Input for this task:
* * *
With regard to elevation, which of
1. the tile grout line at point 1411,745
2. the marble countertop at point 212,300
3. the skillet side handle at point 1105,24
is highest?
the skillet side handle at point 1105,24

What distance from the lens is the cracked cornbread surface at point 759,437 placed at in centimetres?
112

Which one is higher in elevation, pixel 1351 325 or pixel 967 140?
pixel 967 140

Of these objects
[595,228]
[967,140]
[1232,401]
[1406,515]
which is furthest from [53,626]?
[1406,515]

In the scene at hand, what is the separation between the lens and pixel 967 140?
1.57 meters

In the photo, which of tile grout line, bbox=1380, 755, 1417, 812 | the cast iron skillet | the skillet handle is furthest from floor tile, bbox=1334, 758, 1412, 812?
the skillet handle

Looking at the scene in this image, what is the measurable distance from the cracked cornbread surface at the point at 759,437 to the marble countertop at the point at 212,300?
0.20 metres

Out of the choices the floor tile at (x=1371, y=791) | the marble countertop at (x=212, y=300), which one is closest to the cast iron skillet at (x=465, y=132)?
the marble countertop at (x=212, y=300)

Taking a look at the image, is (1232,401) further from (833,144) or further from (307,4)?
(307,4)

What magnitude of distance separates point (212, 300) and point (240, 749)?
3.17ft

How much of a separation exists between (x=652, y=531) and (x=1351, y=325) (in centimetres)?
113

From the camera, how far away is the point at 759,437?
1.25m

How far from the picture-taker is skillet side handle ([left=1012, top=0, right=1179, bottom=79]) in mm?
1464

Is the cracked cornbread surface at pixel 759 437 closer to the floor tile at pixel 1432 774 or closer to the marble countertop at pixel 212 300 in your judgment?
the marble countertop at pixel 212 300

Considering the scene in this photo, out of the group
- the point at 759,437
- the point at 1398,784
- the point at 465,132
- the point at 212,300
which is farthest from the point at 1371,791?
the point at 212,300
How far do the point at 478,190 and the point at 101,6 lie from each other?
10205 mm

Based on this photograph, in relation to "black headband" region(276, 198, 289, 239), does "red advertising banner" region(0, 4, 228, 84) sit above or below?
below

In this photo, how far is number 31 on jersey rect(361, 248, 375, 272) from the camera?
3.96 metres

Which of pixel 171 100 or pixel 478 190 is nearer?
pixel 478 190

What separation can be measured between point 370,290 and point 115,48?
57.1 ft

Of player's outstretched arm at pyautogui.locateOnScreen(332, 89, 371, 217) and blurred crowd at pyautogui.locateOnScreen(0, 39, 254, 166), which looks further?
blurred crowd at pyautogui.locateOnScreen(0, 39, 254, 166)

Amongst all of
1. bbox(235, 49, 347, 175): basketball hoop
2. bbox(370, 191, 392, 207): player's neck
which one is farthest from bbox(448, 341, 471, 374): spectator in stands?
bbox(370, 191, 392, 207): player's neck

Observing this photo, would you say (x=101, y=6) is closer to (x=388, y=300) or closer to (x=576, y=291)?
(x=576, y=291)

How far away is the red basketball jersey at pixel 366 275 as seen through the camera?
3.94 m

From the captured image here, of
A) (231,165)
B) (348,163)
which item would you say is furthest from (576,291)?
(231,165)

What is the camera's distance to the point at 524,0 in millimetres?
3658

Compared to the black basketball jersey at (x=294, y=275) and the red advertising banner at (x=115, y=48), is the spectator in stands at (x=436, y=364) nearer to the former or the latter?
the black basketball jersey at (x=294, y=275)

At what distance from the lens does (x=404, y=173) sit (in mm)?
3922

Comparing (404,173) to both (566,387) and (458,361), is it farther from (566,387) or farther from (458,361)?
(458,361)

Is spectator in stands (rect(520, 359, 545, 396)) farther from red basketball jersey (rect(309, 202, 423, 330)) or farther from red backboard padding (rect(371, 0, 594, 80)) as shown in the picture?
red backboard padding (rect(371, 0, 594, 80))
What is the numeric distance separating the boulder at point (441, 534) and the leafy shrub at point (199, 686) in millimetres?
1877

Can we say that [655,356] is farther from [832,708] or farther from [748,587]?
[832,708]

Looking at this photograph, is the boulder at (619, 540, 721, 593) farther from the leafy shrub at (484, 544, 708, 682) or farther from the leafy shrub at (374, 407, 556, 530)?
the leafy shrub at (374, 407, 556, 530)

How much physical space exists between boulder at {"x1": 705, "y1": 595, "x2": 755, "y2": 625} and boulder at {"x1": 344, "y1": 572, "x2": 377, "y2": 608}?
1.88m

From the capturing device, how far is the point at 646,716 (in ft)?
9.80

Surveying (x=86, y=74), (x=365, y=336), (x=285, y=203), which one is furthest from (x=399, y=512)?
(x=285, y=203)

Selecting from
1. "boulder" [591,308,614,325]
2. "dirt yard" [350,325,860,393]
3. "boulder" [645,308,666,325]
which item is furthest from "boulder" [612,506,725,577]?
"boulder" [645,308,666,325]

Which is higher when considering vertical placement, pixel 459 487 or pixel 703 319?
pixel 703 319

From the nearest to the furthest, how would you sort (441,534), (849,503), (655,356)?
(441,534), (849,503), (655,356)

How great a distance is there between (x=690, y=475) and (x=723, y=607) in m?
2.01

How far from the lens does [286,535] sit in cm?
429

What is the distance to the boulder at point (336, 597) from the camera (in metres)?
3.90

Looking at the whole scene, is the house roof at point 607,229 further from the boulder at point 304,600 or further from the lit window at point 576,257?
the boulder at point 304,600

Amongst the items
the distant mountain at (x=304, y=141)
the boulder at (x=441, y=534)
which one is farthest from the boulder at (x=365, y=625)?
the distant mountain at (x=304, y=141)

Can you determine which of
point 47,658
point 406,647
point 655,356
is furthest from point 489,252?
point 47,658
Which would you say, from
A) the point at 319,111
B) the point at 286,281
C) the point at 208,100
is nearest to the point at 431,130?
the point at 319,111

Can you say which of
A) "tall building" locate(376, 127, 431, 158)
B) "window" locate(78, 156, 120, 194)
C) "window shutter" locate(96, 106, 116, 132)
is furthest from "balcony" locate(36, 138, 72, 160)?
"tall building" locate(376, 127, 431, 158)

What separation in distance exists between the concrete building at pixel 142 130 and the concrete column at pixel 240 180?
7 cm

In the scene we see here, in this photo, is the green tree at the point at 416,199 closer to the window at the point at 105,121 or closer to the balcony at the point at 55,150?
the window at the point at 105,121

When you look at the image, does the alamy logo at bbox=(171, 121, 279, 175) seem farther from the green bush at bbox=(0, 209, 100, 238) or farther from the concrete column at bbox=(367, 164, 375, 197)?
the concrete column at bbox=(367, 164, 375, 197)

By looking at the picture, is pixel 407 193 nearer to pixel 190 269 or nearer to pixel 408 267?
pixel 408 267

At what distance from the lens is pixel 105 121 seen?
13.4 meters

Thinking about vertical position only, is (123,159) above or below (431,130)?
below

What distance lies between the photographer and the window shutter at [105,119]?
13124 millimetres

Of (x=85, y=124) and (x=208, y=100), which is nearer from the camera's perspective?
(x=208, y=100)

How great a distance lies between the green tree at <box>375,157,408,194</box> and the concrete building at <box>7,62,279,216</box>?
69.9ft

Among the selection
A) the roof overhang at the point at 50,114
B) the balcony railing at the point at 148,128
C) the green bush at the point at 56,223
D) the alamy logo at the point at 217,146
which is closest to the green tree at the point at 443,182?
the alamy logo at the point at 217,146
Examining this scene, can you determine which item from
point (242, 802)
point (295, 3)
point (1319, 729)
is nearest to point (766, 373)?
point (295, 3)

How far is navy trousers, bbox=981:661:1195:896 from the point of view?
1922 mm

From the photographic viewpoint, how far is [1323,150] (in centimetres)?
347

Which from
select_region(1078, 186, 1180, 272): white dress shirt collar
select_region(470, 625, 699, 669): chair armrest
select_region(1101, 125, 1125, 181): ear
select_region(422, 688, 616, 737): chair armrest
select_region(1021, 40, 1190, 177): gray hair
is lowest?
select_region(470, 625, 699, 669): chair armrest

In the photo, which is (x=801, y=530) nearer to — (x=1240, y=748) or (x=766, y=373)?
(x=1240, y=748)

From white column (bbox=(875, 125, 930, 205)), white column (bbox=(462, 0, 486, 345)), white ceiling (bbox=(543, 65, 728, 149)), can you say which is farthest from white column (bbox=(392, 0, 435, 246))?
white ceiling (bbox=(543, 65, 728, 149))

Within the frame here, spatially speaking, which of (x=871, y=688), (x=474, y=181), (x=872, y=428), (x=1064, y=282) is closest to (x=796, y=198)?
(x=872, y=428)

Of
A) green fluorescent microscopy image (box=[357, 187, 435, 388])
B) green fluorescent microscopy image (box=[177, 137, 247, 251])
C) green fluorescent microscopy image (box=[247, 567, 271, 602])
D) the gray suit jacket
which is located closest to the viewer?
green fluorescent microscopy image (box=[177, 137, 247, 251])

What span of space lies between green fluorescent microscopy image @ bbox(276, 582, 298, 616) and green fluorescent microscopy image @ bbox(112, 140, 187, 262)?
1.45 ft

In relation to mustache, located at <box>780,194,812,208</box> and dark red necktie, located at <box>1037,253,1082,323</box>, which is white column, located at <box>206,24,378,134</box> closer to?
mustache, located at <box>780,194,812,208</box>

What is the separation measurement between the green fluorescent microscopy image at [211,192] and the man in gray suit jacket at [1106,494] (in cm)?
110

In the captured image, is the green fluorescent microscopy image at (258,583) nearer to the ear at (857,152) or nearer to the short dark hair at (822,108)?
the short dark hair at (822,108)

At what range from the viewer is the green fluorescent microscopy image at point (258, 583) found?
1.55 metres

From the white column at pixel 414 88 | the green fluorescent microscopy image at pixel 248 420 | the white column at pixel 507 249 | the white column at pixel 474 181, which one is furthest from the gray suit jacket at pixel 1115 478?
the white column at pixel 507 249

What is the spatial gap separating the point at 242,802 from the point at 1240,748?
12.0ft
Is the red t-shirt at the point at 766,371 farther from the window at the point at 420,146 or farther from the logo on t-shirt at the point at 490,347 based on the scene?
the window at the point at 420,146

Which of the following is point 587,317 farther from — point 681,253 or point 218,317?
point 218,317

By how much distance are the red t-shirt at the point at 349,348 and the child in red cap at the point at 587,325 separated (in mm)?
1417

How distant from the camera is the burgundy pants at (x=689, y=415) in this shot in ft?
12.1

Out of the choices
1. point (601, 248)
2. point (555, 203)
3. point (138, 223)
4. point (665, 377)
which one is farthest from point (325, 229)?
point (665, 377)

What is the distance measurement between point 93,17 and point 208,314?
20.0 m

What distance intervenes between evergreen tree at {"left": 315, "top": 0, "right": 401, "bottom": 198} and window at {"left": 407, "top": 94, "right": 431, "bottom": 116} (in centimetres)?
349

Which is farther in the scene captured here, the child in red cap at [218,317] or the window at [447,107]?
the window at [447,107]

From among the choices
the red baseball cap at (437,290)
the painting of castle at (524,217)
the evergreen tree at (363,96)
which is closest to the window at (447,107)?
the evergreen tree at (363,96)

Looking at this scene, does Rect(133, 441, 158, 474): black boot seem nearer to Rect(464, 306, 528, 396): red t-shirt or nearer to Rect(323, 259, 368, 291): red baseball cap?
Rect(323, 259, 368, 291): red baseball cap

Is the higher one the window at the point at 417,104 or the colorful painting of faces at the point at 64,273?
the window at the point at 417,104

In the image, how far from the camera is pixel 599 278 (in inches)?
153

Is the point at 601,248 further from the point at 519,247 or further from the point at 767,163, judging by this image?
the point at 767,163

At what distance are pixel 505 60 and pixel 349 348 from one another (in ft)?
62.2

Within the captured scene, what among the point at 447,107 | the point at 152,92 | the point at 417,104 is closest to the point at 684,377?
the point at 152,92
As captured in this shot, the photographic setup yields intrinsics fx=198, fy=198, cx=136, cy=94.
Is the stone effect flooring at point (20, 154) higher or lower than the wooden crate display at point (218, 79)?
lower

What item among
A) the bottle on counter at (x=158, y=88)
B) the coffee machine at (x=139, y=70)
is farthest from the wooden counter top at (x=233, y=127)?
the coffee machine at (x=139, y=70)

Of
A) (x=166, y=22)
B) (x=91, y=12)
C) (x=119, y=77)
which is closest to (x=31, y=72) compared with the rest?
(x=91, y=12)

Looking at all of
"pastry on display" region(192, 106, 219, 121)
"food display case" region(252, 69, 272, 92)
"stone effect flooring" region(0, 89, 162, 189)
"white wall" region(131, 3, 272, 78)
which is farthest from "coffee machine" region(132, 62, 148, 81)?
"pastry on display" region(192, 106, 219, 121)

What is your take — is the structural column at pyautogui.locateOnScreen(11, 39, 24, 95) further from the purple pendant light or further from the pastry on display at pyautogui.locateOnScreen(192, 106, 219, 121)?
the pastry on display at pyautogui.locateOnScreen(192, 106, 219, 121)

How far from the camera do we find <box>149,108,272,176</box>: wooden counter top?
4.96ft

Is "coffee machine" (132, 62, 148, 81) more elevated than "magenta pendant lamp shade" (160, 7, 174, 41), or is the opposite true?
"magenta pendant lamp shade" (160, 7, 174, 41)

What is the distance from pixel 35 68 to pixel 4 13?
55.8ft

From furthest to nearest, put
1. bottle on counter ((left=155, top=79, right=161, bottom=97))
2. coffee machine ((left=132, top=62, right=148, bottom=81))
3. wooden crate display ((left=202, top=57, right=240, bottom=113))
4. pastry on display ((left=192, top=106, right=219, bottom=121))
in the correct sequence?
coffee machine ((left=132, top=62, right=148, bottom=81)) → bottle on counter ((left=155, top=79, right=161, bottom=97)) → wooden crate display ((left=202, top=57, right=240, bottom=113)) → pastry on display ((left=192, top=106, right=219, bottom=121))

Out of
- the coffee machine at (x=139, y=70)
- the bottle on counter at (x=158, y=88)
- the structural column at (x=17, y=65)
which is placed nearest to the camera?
* * *
Set problem:
Pick out every row above that contains the word "padding", and copy each one in full. Match case exactly.

Full response:
Is spectator in stands (rect(520, 359, 545, 396)) farther from red basketball jersey (rect(309, 202, 423, 330)) or farther from red backboard padding (rect(371, 0, 594, 80)) as shown in the picture?
red backboard padding (rect(371, 0, 594, 80))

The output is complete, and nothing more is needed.